In Sagar Manandhar's paintings, forms and colours are their own significances. The images are not references and representations to the objects, events and the people of the world. In other word, one can not take an image in the canvas and link to the recognizable thing of the external reality. They are rather the intuitive flow of colours and lines toward the unknown direction. Nevertheless, the images and coloured shapes have the proximity to the objects and things of our imagination and the unknown entities of the world. The works lead us to the zone where we have not traveled, and to the things which we have considered insignificant. In other words, they appeal to observe ourselves.
In a sense Sagar's process, actions and images are quite natural, for we have seen many things in the world but have not given distinct shapes and names to them by our language and culture. Sagar goes beyond the defined things and invents new ones. Of course, his works are the voyage to the virgin land. We know in our journey to the new land, we see new shapes, images, objects, places and people, and we feel naturally excited without bothering their meanings and significances. But they click to our imagination and aesthetic experience. That is the end of that.
However, the consistent viewing of the paintings, reveals one or the other recognizable images in open-ended and plural manner. The unending road approaches to the horizon signifying the journey to infinity, the pristine meadows and lush lawns expand on the both sides of the rural cottages signifying primitive settlement. Likewise, the eternal ebbs and flows strike the seashore to the infinity. The dream landscape of yellow soil appears and disappears. All these bizarre scenes persist for the moment and in next view, they seem to have melted like the snow into other shapes and forms. Thus, Sagar's paintings remain forever new.
There are innumerable shapes and images in the canvas. But rectangle and triangle are recurrent. Moreover, the triangles are more assertive, focused, centered and cherished in some of his canvas giving organization to the overall structure. Why is so? We can never know the artist's unconscious intention and desire but we can always interpret on the basis of our experience and imagination. The triangle represents the prakriti, female principle, the vulva and the source of creation.

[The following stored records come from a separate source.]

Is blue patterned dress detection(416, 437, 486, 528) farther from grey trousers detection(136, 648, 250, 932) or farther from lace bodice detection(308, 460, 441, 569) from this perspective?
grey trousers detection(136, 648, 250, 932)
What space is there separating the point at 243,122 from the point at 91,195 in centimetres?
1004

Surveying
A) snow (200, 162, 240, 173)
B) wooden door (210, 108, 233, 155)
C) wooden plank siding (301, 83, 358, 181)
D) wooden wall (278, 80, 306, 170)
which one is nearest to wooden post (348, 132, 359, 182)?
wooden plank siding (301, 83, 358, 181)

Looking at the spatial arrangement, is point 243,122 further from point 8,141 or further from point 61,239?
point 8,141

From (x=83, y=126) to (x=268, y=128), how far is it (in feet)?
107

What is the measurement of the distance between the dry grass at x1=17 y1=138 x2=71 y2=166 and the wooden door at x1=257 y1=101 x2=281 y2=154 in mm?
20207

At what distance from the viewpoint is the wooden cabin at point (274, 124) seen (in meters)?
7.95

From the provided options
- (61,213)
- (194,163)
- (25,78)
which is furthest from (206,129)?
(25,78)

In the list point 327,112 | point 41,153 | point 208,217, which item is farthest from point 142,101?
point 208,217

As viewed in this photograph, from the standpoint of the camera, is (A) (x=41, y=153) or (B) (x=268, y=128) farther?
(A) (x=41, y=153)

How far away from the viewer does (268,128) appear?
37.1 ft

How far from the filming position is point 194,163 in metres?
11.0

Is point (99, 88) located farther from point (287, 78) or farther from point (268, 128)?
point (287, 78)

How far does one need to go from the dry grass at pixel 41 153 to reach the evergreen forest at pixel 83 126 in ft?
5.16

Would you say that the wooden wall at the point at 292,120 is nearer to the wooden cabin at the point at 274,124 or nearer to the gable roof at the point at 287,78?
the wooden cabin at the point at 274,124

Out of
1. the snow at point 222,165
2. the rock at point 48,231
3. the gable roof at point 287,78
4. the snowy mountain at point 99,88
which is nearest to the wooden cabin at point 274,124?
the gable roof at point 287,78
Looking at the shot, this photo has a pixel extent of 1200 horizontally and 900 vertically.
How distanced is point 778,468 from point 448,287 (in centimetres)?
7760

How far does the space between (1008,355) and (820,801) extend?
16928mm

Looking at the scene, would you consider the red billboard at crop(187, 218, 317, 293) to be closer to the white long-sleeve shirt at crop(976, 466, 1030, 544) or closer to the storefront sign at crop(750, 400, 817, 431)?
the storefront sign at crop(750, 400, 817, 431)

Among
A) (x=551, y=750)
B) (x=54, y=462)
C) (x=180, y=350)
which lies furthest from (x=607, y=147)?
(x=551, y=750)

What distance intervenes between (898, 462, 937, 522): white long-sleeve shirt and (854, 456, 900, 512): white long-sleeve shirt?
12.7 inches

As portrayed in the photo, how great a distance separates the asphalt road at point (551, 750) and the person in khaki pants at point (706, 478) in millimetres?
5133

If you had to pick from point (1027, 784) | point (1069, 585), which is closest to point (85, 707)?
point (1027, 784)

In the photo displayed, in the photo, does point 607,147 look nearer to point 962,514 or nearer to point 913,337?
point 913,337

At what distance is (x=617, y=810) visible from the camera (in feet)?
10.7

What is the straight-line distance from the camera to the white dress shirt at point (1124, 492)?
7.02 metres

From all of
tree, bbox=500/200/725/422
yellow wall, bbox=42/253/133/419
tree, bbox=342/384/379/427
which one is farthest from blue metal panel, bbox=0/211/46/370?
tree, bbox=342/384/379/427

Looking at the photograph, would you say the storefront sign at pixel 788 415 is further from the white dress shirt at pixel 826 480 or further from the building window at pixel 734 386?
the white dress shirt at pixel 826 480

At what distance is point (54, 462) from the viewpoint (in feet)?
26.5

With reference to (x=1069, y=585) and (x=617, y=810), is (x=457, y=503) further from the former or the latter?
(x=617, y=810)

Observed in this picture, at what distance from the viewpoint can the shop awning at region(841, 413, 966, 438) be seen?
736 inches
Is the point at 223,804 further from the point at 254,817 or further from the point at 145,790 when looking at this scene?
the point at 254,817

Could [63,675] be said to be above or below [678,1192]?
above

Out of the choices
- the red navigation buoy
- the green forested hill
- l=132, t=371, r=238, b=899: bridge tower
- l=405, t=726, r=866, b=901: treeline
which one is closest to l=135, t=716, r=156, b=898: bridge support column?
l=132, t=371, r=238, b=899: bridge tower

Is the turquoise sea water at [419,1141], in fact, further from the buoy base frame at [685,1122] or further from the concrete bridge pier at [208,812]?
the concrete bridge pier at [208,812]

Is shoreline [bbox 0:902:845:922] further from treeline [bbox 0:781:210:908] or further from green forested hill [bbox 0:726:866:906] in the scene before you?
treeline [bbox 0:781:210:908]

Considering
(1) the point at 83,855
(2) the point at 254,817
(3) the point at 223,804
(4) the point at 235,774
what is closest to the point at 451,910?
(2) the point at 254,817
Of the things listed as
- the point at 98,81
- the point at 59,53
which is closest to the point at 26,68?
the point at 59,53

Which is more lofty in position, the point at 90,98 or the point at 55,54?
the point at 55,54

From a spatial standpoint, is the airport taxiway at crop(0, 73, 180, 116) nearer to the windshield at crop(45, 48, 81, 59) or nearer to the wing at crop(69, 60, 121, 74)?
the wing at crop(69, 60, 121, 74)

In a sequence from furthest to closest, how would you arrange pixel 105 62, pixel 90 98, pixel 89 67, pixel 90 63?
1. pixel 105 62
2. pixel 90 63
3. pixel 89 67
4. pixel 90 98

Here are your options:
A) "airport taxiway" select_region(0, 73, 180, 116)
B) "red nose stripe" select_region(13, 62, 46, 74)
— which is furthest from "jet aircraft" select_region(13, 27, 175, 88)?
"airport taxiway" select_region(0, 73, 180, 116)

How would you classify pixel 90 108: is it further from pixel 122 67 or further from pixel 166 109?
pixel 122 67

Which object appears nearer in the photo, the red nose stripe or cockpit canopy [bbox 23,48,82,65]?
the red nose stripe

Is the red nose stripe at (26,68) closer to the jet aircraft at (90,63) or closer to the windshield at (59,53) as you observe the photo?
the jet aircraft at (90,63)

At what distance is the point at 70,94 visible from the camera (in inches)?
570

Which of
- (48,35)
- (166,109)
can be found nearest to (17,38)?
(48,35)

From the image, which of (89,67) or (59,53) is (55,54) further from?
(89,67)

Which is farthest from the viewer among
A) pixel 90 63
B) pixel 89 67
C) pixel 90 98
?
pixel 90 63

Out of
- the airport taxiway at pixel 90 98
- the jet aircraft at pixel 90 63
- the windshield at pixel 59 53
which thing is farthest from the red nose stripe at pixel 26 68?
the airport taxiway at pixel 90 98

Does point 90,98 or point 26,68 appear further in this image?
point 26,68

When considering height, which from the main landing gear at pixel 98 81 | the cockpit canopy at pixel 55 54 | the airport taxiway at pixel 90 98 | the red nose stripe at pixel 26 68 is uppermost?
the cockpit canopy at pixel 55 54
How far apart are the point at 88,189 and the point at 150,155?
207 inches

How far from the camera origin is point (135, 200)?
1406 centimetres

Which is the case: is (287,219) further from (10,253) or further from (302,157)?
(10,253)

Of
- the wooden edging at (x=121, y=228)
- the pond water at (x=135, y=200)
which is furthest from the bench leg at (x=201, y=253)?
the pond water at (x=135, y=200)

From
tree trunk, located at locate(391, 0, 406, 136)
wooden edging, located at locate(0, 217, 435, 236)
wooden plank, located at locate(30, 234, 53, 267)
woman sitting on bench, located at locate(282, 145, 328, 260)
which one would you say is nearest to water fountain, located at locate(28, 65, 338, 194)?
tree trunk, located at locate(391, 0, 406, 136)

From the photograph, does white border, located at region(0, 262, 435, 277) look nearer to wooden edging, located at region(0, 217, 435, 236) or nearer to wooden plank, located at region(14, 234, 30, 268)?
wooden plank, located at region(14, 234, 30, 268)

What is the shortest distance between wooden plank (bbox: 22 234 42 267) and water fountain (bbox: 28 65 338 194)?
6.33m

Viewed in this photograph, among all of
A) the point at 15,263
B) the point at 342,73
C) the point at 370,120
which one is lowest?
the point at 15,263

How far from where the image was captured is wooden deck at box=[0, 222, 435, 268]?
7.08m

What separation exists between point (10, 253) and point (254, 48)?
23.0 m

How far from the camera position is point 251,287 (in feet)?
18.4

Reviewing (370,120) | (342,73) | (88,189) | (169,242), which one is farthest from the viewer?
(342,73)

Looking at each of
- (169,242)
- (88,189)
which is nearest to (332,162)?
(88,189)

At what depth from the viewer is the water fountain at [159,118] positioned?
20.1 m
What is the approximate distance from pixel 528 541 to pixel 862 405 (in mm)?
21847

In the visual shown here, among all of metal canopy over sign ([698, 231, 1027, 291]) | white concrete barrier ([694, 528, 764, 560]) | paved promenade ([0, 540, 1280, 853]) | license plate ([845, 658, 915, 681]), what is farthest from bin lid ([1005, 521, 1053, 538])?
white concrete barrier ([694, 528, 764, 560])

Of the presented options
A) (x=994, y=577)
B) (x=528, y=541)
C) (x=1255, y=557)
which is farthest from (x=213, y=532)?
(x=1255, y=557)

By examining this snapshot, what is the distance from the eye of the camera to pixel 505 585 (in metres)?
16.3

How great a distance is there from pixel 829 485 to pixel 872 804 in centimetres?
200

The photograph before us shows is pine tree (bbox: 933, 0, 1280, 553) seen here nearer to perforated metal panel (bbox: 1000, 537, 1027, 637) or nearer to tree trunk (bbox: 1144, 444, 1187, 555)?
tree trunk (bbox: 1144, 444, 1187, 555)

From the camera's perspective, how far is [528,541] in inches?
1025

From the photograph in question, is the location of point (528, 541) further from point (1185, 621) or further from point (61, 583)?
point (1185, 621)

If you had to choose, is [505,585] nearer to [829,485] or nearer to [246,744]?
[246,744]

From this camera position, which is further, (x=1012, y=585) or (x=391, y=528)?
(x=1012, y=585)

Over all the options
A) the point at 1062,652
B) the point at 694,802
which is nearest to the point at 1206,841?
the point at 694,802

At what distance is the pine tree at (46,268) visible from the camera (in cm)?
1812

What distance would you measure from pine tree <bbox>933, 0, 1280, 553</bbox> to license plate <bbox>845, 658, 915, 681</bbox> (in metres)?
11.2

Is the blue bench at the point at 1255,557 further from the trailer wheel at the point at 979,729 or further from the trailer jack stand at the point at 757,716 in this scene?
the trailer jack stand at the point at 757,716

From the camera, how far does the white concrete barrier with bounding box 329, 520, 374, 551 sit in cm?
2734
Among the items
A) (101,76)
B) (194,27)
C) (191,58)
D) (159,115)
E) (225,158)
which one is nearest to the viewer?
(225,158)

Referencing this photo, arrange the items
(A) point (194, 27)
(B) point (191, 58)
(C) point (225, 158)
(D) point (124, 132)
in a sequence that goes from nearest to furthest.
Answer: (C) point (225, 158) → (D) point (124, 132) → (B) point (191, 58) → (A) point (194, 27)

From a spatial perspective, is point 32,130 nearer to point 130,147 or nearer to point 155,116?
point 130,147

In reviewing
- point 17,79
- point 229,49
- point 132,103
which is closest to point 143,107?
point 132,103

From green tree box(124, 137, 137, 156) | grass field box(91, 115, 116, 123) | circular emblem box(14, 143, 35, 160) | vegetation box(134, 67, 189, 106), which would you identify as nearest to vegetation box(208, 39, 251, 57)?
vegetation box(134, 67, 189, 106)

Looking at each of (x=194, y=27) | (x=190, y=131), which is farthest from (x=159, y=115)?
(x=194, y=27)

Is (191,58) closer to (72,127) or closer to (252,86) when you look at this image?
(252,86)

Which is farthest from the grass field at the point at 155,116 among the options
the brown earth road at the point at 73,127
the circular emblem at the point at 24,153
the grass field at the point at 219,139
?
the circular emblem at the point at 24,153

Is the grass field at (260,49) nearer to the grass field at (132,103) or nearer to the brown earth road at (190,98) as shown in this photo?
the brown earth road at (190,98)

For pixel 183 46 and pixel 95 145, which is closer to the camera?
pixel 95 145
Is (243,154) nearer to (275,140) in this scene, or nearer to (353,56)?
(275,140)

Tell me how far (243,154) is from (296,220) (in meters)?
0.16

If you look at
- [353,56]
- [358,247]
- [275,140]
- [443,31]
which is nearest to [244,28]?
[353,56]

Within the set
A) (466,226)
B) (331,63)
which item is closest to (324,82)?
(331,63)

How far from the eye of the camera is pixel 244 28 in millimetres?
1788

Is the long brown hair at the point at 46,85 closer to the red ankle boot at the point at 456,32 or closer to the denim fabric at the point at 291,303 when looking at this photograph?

We do not know where the line leads, where it takes rest, ascends up and again descends down. This is the spontaneous play with colours, lines and brush strokes. It is the record of the creative process, the unplanned and adventurous journey to the new land. Sagar has not painted the complete vision what he has identified in his mind, it is the search and voyage for constructing vision. It is not the presentation of achieved experience but the experience on process. As the forms are plural, open-ended and ever changing, their significances are provisional and ever shifting. Thus the forms remain ever new.